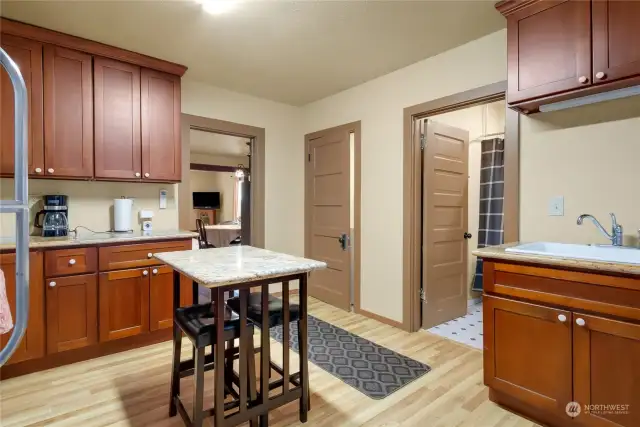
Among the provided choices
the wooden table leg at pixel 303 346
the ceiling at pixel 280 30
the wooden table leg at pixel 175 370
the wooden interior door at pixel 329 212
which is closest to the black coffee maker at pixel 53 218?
the ceiling at pixel 280 30

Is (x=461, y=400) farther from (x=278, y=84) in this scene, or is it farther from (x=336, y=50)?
(x=278, y=84)

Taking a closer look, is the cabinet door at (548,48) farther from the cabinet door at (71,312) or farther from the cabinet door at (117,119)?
the cabinet door at (71,312)

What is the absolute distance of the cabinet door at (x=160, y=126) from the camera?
2801 millimetres

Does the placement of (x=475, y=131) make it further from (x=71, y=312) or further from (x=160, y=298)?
(x=71, y=312)

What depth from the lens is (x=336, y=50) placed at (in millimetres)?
2703

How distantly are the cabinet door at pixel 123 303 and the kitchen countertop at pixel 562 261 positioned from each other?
239cm

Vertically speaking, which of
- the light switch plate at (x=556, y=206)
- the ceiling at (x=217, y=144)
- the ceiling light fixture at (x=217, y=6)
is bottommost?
the light switch plate at (x=556, y=206)

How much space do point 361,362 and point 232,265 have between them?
1373 millimetres

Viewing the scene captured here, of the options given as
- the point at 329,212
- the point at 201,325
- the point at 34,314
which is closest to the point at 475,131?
the point at 329,212

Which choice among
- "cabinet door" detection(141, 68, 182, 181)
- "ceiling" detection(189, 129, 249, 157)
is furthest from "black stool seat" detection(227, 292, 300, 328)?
"ceiling" detection(189, 129, 249, 157)

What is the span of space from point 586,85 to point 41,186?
145 inches

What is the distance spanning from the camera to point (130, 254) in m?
2.51

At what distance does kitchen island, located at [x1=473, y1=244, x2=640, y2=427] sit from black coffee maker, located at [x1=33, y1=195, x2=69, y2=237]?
296 centimetres

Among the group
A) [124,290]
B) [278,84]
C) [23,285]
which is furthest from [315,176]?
[23,285]
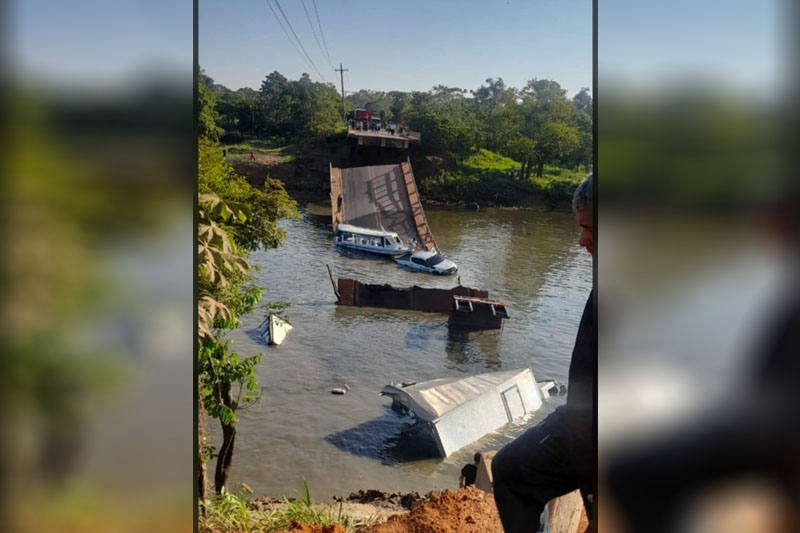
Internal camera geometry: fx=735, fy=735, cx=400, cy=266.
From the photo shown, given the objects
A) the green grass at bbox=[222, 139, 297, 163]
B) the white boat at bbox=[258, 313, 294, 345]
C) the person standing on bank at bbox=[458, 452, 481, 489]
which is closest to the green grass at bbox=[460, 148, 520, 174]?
the green grass at bbox=[222, 139, 297, 163]

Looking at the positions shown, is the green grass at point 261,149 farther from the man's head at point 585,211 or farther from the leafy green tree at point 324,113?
the man's head at point 585,211

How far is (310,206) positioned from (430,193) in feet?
1.46

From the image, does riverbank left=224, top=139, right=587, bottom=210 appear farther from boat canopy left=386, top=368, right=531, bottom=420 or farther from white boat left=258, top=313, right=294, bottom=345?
boat canopy left=386, top=368, right=531, bottom=420

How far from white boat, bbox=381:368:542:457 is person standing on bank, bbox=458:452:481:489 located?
0.24 ft

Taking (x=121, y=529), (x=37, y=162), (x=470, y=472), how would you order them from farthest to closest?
(x=470, y=472)
(x=121, y=529)
(x=37, y=162)

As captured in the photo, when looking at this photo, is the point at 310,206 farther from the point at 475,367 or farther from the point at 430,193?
the point at 475,367

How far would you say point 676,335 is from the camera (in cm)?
232

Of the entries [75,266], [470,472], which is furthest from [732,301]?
[75,266]

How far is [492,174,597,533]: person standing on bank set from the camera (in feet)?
8.16

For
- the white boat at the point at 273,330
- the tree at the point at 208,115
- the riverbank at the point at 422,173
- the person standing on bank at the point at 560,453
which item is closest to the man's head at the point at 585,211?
the person standing on bank at the point at 560,453

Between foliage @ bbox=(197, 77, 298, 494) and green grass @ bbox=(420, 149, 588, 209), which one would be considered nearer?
foliage @ bbox=(197, 77, 298, 494)

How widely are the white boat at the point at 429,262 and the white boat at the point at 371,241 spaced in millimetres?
33

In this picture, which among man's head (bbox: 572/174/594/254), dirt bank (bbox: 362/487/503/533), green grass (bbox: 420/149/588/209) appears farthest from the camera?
green grass (bbox: 420/149/588/209)

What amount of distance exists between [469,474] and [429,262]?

==========

> _Problem details_
Switch "white boat" to "small boat" in everything from the line containing "Internal camera geometry: fx=735, fy=735, cx=400, cy=266." down to the line containing "C) the person". Reproduce only those lines, with nothing else changed.

> _Expected output_
Internal camera geometry: fx=735, fy=735, cx=400, cy=266.
From the photo shown, given the objects
A) the green grass at bbox=[222, 139, 297, 163]
B) the small boat at bbox=[258, 313, 294, 345]
C) the person standing on bank at bbox=[458, 452, 481, 489]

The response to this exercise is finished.